Influencingby Don Morley
Use your communication skills
There are certain aspects of communication which are absolutely essential to achieving positive influence.
Communication skills are often thought of in terms of what you say and how you say it, but to be in communication with someone is a two-way process: the use of the ears is just as important as what comes out of the mouth.
Building rapport is an important building block on the way to successful influence. The dictionary describes rapport as being ‘in agreement with’. How can you know whether you are in agreement if one party does the majority of the talking, without seeking the views of the other party?
It is not simply about listening, of course. Indeed, those who frequently comment ‘I hear what you say’ may be going through the motions, rather than paying genuine attention. While you are speaking, most of their concentration is going into thinking what point they will make next. This is particularly true of the competitive type who believes that influence is something to do with intellect and that it is a matter of scoring more points than the other.
The main purpose of listening is to gain complete understanding of the message being conveyed. The only way to ensure this is to ask questions – if you want to be a better listener, ask better questions.
Asking better questions
To influence effectively, you need to first understand before seeking to be understood. If you think this is a waste of time, consider the following. You go to the head of IT with a detailed proposal for a new system which will reduce headcount by ten and simultaneously improve response times to customers. What is more, you have already run it past the two other function heads that it affects and they are keen to see it happen. Yet the meeting with your IT colleague goes badly. In fact, three months later you are still trying to get a firm date from him as to implementation.
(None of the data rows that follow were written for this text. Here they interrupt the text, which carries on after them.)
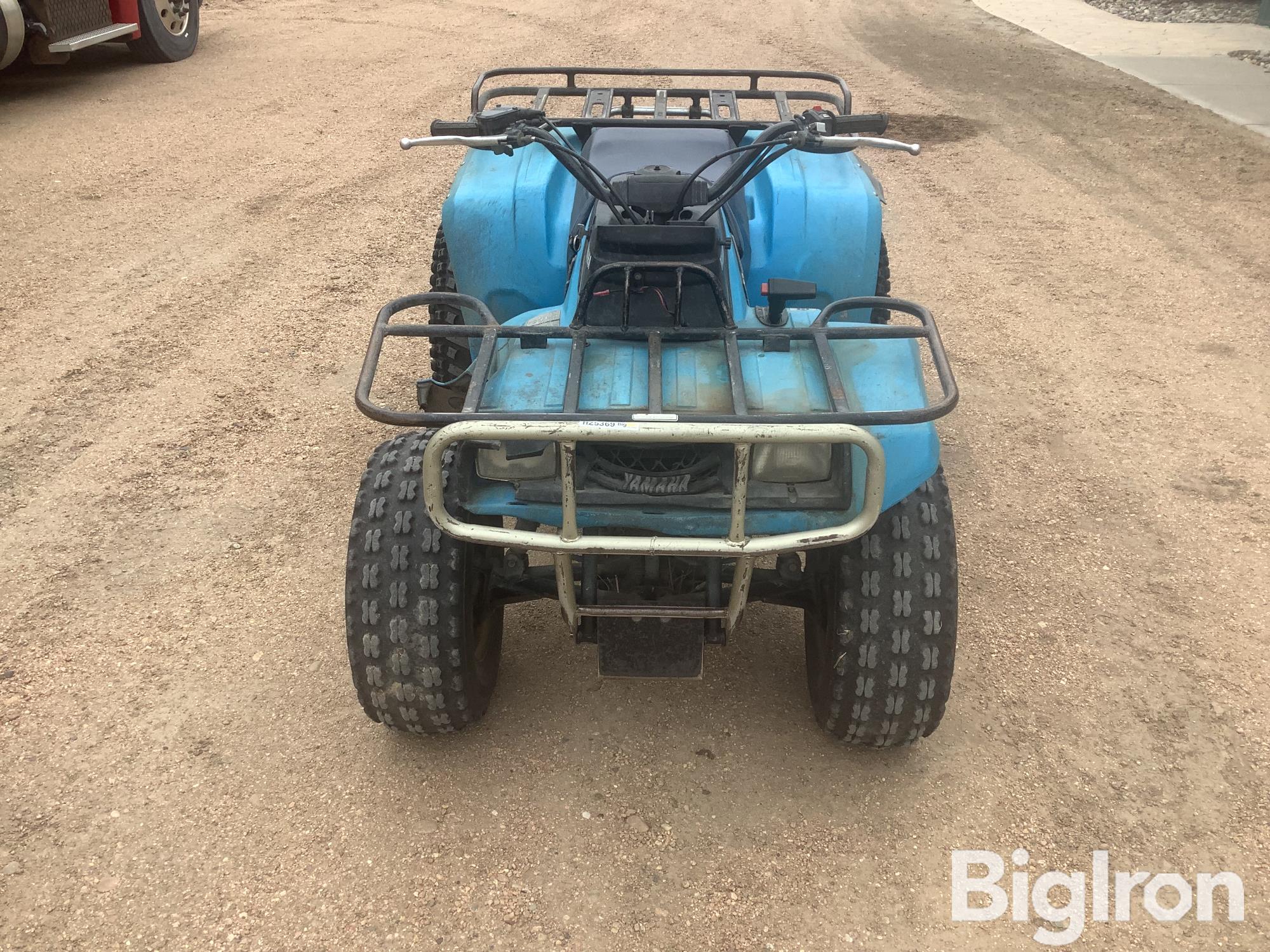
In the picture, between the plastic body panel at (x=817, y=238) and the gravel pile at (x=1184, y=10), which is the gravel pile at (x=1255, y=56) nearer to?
the gravel pile at (x=1184, y=10)

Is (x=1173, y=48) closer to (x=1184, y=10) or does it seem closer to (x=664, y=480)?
(x=1184, y=10)

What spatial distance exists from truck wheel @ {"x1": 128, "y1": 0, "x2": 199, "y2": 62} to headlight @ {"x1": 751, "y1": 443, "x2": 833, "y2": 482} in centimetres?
982

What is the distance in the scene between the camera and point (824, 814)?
2850 millimetres

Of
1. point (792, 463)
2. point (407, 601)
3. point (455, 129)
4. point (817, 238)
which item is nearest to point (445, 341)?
point (455, 129)

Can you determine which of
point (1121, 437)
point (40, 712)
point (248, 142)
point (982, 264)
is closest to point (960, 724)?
point (1121, 437)

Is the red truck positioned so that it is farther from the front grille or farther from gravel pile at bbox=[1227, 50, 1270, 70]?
gravel pile at bbox=[1227, 50, 1270, 70]

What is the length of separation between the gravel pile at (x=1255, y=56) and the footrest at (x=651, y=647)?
1083 centimetres

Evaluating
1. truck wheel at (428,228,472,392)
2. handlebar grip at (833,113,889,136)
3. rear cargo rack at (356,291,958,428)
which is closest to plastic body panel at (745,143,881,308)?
handlebar grip at (833,113,889,136)

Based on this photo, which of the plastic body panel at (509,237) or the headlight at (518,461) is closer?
the headlight at (518,461)

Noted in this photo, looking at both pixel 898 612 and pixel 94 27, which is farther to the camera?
pixel 94 27

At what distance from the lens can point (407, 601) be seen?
107 inches

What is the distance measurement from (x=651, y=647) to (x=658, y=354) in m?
0.75

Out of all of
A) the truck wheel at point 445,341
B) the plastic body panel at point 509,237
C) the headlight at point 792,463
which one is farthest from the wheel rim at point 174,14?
the headlight at point 792,463

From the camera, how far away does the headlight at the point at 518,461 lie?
2.46 meters
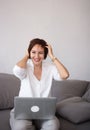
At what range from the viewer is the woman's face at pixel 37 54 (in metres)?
2.11

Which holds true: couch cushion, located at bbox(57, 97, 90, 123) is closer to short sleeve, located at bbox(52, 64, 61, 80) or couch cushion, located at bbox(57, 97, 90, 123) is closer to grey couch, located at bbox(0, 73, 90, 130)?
grey couch, located at bbox(0, 73, 90, 130)

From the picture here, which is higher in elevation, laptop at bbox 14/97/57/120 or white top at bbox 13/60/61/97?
white top at bbox 13/60/61/97

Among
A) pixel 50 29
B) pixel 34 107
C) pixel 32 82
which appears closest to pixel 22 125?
pixel 34 107

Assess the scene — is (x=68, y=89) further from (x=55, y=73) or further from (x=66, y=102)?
(x=55, y=73)

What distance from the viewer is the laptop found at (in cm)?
183

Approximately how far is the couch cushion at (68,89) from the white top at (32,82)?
669mm

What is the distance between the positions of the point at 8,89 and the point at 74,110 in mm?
848

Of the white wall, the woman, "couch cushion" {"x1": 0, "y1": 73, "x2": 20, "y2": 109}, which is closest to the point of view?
the woman

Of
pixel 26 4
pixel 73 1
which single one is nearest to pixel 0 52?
pixel 26 4

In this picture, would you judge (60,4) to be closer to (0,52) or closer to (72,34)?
(72,34)

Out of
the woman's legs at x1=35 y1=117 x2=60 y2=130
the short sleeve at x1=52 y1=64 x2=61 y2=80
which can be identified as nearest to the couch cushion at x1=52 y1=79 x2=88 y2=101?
the short sleeve at x1=52 y1=64 x2=61 y2=80

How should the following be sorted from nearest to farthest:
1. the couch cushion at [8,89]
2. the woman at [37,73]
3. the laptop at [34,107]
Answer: the laptop at [34,107] < the woman at [37,73] < the couch cushion at [8,89]

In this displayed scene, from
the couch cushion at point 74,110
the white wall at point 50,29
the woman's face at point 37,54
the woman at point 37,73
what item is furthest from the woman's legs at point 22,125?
the white wall at point 50,29

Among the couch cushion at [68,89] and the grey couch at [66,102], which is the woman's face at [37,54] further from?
the couch cushion at [68,89]
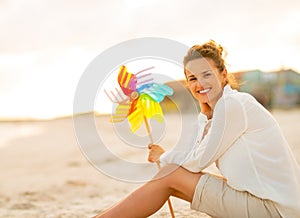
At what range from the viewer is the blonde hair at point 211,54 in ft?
8.38

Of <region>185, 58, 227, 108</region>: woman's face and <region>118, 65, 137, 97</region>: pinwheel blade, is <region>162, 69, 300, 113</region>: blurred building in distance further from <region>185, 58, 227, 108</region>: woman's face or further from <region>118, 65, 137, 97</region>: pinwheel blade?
<region>185, 58, 227, 108</region>: woman's face

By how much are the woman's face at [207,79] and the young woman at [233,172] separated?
0.7 inches

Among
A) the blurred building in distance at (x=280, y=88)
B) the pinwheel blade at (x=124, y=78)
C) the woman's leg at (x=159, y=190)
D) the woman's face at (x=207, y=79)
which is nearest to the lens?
the woman's leg at (x=159, y=190)

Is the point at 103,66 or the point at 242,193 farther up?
Result: the point at 103,66

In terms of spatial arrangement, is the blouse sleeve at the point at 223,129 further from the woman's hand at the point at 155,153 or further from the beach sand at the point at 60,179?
the beach sand at the point at 60,179

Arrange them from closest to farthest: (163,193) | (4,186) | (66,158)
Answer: (163,193) → (4,186) → (66,158)

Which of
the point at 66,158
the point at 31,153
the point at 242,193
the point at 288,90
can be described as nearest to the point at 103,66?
the point at 242,193

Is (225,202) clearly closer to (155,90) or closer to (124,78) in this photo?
(155,90)

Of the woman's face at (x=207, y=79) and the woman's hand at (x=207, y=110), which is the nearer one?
the woman's face at (x=207, y=79)

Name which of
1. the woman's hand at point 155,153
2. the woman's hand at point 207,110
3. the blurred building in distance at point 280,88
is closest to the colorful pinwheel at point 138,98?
the woman's hand at point 155,153

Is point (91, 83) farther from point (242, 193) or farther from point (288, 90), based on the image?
point (288, 90)

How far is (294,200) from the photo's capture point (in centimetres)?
228

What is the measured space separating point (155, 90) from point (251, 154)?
32.1 inches

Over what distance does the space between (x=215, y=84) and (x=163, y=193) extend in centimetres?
63
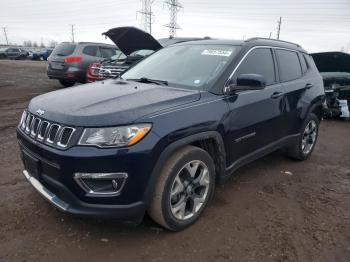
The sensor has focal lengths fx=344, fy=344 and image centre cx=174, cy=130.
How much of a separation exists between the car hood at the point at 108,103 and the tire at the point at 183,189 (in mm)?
482

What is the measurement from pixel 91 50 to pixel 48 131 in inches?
411

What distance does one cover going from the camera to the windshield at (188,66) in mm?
3629

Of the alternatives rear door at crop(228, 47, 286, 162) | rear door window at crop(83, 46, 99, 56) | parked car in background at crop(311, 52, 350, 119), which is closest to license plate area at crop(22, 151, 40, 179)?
rear door at crop(228, 47, 286, 162)

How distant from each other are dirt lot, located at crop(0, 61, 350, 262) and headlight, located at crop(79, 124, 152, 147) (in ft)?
3.17

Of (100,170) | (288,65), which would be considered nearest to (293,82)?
(288,65)

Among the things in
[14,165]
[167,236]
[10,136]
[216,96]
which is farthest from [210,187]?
[10,136]

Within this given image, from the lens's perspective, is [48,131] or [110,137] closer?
[110,137]

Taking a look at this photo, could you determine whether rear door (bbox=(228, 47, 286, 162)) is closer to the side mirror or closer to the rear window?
the side mirror

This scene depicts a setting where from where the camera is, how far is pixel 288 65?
A: 4.77 metres

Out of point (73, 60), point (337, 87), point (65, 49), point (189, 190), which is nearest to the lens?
point (189, 190)

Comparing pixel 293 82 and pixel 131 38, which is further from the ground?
pixel 131 38

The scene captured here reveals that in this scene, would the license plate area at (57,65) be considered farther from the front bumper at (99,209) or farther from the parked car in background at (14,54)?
the parked car in background at (14,54)

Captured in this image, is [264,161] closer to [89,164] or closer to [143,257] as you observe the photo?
[143,257]

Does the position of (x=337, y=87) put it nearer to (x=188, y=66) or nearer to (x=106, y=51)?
(x=188, y=66)
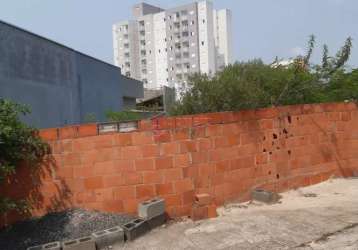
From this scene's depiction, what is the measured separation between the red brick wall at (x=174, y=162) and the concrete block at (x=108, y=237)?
716mm

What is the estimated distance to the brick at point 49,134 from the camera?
5902 millimetres

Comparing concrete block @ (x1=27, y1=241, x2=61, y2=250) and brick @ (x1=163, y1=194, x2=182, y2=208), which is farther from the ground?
brick @ (x1=163, y1=194, x2=182, y2=208)

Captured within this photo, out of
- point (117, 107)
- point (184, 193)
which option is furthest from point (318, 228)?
point (117, 107)

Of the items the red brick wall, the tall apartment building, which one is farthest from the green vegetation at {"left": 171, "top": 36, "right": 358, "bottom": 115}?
the tall apartment building

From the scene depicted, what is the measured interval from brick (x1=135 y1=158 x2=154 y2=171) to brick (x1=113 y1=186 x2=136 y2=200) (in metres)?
0.29

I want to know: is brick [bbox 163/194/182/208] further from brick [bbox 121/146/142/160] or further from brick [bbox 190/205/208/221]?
brick [bbox 121/146/142/160]

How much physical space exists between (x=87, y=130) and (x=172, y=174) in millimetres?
1347

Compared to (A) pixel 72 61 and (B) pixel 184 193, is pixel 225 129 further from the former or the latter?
(A) pixel 72 61

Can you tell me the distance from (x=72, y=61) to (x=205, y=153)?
10.0 metres

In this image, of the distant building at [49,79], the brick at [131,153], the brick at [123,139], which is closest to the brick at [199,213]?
the brick at [131,153]

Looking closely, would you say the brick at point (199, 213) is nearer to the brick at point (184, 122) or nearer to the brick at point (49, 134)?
the brick at point (184, 122)

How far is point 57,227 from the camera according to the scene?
5.52 metres

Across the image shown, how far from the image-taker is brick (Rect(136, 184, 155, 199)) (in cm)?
601

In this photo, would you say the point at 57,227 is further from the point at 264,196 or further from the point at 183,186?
the point at 264,196
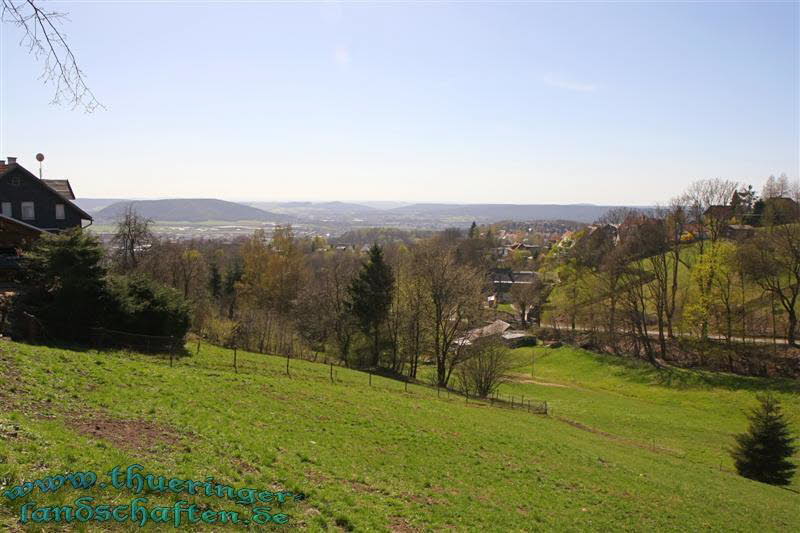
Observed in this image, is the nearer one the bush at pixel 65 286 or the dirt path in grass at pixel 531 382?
the bush at pixel 65 286

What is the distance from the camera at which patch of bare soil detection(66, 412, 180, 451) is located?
10.4 metres

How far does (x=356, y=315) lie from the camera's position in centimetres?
4222

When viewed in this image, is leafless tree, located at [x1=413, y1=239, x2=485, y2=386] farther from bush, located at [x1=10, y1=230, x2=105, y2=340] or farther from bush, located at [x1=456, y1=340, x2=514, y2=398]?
bush, located at [x1=10, y1=230, x2=105, y2=340]

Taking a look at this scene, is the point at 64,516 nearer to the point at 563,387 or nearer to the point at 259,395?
the point at 259,395

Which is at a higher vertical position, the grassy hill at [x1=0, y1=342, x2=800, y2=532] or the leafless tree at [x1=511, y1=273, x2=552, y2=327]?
the grassy hill at [x1=0, y1=342, x2=800, y2=532]

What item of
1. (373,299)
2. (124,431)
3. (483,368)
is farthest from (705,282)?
(124,431)

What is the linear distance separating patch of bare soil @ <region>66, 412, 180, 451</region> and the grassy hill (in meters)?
0.05

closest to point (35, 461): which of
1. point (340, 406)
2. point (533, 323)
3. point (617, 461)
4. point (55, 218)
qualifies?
point (340, 406)

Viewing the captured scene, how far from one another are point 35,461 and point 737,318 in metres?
59.2

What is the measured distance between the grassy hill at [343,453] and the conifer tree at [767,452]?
0.93m

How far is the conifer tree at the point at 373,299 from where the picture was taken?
41.8 metres

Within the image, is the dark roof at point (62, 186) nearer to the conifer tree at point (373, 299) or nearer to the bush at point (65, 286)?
the bush at point (65, 286)

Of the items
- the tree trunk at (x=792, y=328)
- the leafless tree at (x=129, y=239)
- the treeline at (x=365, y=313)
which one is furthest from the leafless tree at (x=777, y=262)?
the leafless tree at (x=129, y=239)

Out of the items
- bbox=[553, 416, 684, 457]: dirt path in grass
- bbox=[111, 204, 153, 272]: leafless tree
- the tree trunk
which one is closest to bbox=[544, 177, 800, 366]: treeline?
the tree trunk
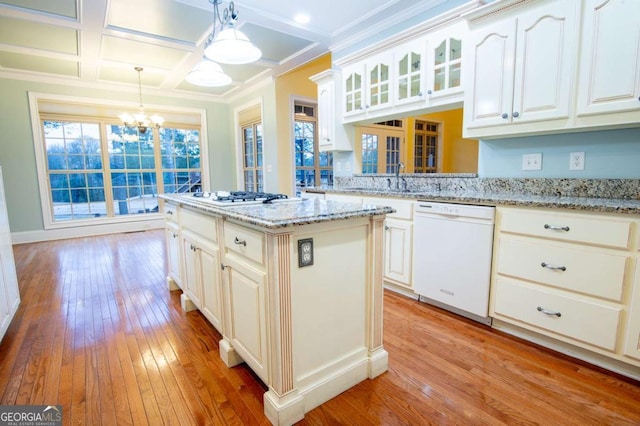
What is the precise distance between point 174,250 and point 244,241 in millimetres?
1575

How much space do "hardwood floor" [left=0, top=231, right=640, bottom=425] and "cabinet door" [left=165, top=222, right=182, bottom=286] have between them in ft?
1.02

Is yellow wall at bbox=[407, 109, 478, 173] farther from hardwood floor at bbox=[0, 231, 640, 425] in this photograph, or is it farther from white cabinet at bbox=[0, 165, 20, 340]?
white cabinet at bbox=[0, 165, 20, 340]

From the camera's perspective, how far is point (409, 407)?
1420 mm

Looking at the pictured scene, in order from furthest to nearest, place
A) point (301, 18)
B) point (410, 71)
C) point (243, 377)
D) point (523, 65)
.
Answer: point (301, 18) < point (410, 71) < point (523, 65) < point (243, 377)

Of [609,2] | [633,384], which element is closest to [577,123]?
[609,2]

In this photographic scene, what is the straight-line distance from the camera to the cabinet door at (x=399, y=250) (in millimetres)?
2513

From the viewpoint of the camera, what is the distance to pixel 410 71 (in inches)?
111

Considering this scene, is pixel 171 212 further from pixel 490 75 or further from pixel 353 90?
pixel 490 75

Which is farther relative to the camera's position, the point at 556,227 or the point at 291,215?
the point at 556,227

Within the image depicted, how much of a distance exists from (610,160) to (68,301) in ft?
13.8

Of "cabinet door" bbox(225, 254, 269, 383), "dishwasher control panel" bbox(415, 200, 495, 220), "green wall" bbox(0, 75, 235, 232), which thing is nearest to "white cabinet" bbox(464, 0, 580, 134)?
"dishwasher control panel" bbox(415, 200, 495, 220)

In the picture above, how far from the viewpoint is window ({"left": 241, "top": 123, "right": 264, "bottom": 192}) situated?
609 centimetres

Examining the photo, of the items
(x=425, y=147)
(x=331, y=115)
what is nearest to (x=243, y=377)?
(x=331, y=115)

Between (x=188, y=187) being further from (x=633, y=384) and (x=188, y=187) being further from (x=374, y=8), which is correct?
(x=633, y=384)
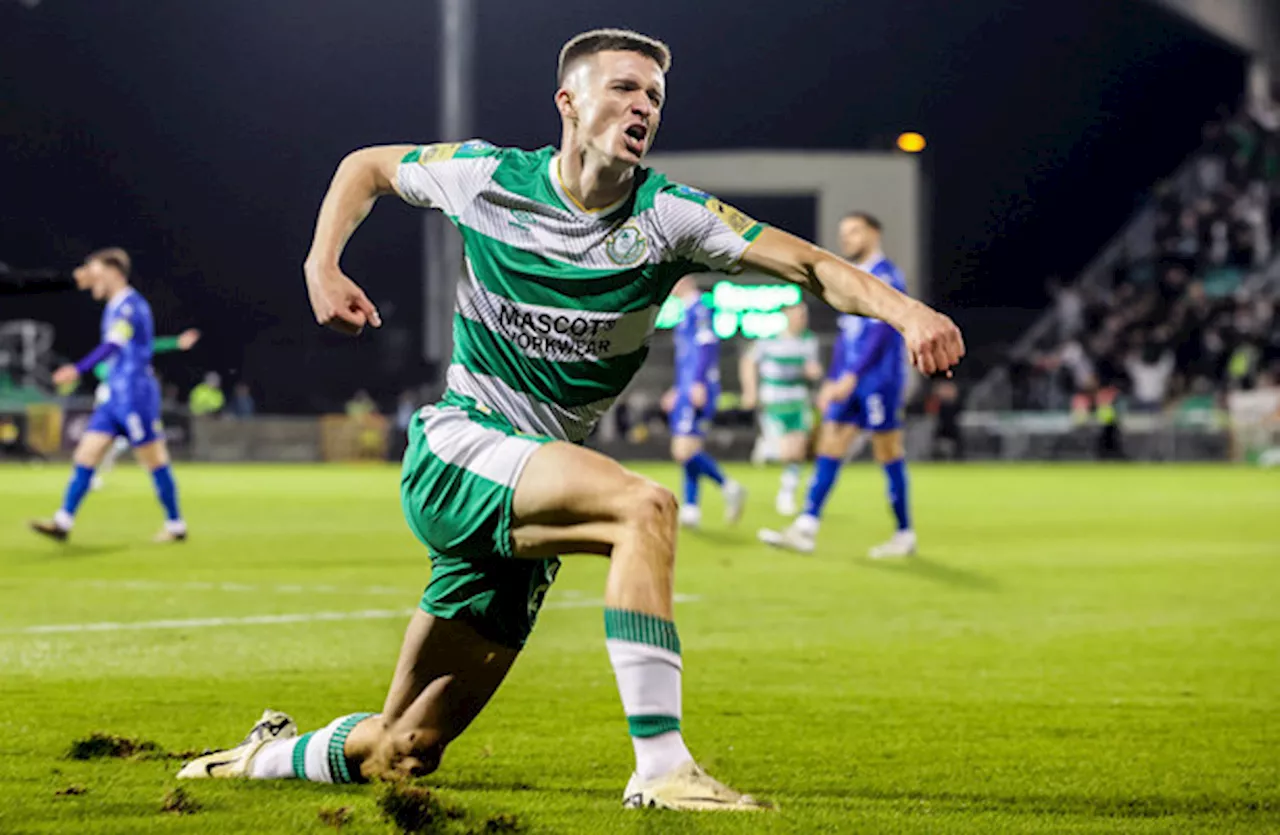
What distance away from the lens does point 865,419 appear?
13.0m

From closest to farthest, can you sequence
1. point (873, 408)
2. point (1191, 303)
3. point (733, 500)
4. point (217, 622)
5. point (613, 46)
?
point (613, 46)
point (217, 622)
point (873, 408)
point (733, 500)
point (1191, 303)

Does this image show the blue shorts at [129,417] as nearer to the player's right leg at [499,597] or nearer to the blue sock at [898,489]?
the blue sock at [898,489]

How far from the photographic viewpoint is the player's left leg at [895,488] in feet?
42.8

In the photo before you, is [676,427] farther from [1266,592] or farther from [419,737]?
[419,737]

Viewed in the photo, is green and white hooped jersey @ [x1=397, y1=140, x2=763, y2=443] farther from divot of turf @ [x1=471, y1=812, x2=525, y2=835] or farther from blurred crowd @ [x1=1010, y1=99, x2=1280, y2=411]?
blurred crowd @ [x1=1010, y1=99, x2=1280, y2=411]

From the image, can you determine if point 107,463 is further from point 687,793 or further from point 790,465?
point 687,793

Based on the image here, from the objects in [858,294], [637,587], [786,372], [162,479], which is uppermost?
[858,294]

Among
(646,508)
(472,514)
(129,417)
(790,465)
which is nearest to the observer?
(646,508)


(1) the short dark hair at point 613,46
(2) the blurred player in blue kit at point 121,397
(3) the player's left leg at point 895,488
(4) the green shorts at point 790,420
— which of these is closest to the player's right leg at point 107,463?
(4) the green shorts at point 790,420

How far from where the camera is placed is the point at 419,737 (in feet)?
15.0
The outcome might have been different had you ascertained, at the initial discussion, that he had just lost one of his best people and was in the middle of determining how he would be able to complete a major project before the company’s year-end. The last thing he needed was another project, regardless of its commercial justification. This lack of consideration for the other person’s situation creates hostility and delay. Choose your time carefully, if you aim to achieve influence at the first attempt.
Many people tend to generalise instead of coming straight out with what they really think. They may drop hints and signals, hoping to avoid being explicit beyond their comfort zone. Before you can influence them, you need to establish their real feelings about the subject in question. After all, unless you can allay their fears or modify your own position, you may imagine you have their support when they are embarked on a covert sabotage mission. You need to draw them out with the use of the usual clarifying and probing questions.
Check out the meaning of those vague or imprecise statements. For example, ‘When you said you were too busy at present, what did you mean exactly?’ ‘Can you put a number on the likely extra man days that amendment would entail, Chris?’ might help to clarify attitudes and facts.
Paraphrasing, reflecting and summarising
Paraphrasing is repeating back what the speaker has said, using different words and often following with an agreement statement. For example, ‘So you’re saying the regional sales report has to take priority – is that right?’ This can help to clarify your own understanding.
Reflecting feelings, emotions or attitudes helps to establish rapport and empathy. Typically this is done by making a statement, posed as a question, with the use of tone. For example, ‘You look concerned about that idea, Jane?’
Summarising is a good way to make sure you understand the issues so far in a conversation, particularly if it has been a long one. It is done by picking out the main points of what has been said and repeating them. The golden rule is not to add your own embellishments or interpretation. Double check your summary with, ‘Have I got that right?’ This demonstrates a desire to establish common ground.
Additionally, don’t forget the use of open and closed (answer yes or no) questions. One type is no better or worse than the other; it just depends on the situation you are in and what type of information you are seeking.
Some final thoughts
Avoid leading questions, such as, ‘I assume I am correct in thinking that no one has any significant issue with what is proposed?’ This type of question makes it doubly difficult for any waverer to raise doubts. People feel railroaded by leading questions – a ‘push’ not ‘pull’ strategy.
When probing, your line of questioning needs to avoid giving the impression of interrogation. The advocacy and enquiry technique is useful here. Preface your question with the reason for your enquiry along theses lines: ‘I might be able to adjust the schedule if you could be more specific about why the timing is a problem for you.’
The use of silence can be powerful. Not threatening silence, but suitable pauses to allow the other party to not only consider your words but also to ask questions of their own in order to satisfy their concerns.
Finally, the richness of the conversation will reflect how well engaged both parties are. Eye contact, body language and encouraging nods and murmurs of agreement all contribute enormously to good communication and successful influence. There used to be a song whose lyrics went like this:
It’s not what you do; it’s the way that you do itIf you add:
It’s not what you say, but the way that you say ityou will be in good shape to influence.